LA CORTE SUPREMA DI CASSAZIONE
SEZIONE SECONDA CIVILE
Composta dagli Ill.mi Sigg.ri Magistrati:
Dott. GORJAN Sergio – Presidente –
Dott. COSENTINO Antonello – rel. Consigliere –
Dott. CASADONTE Annamaria – Consigliere –
Dott. CRISCUOLO Mauro – Consigliere –
Dott. VARRONE Luca – Consigliere –
ha pronunciato la seguente:
ORDINANZA
sul ricorso 25569/2019 proposto da:
D.M., rappresentato e difeso dall’avv. STEFANO MICHELE LEUZZI;
– ricorrente –
contro
MINISTERO DELL’INTERNO, in persona del Ministro pro tempore;
– intimato –
avverso il decreto del TRIBUNALE di BARI, depositato il 07/06/2019, R.G.n. 16065/2018;
udita la relazione della causa svolta nella Camera di consiglio del 10/02/2021 dal Consigliere Dott. ANTONELLO COSENTINO.

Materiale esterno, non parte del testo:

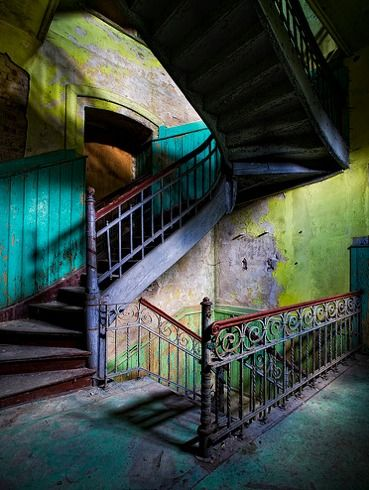 Colours of decay, by Alt_Gr.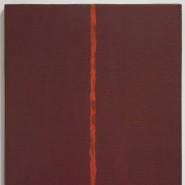 """""""Dieses steil aufragende, von einem einzigen Rostbraun überzogene Bild mit dem karminroten, nicht geometrischen, sondern wie ein feuriger Riss in der Mitte - man kann nicht entscheiden, ob auf der Oberfläche oder aus der Tiefe - aufleuchtenden ,Zip' ist von einer vernichtenden Absolutheit. Dieses Bild ist nicht - wie noch die Gemälde Kandinskys - von der äußeren, materiellen Welt abstrahiert. Es ist nichts mehr als seine eigene Präsenz: das ganz Andere, zu dem keine empirische Erfahrung hinführt. Nun, das sind gewiss torkelnde Sätze."""" Willibald Sauerländer 2010 über """"Onement III"""" von Barnett Newman (1949)"""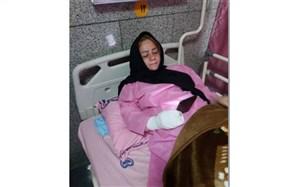 عیادت مدیر آموزش و پرورش منطقه 15، از معلمی که روی تخت بیمارستان  تدریس را رها نکرد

RAGIONI IN FATTO E IN DIRITTO DELLA DECISIONE Il sig. D., cittadino senegalese, ha chiesto il riconoscimento dello status di rifugiato, nonché, in via subordinata, la protezione sussidiaria e, in ulteriore subordine, la protezione umanitaria, esponendo di aver abbandonato il Senegal a seguito di “minacce e persecuzioni” subite ad opera dei genitori della fidanzata, di religione diversa dalla propria. Ha raccontato che la donna, dopo aver partorito, è deceduta e che i genitori della stessa, contrari alla loro relazione per la diversità di religione, lo hanno ritenuto responsabile della morte della figlia e hanno minacciato di “arrestarlo”.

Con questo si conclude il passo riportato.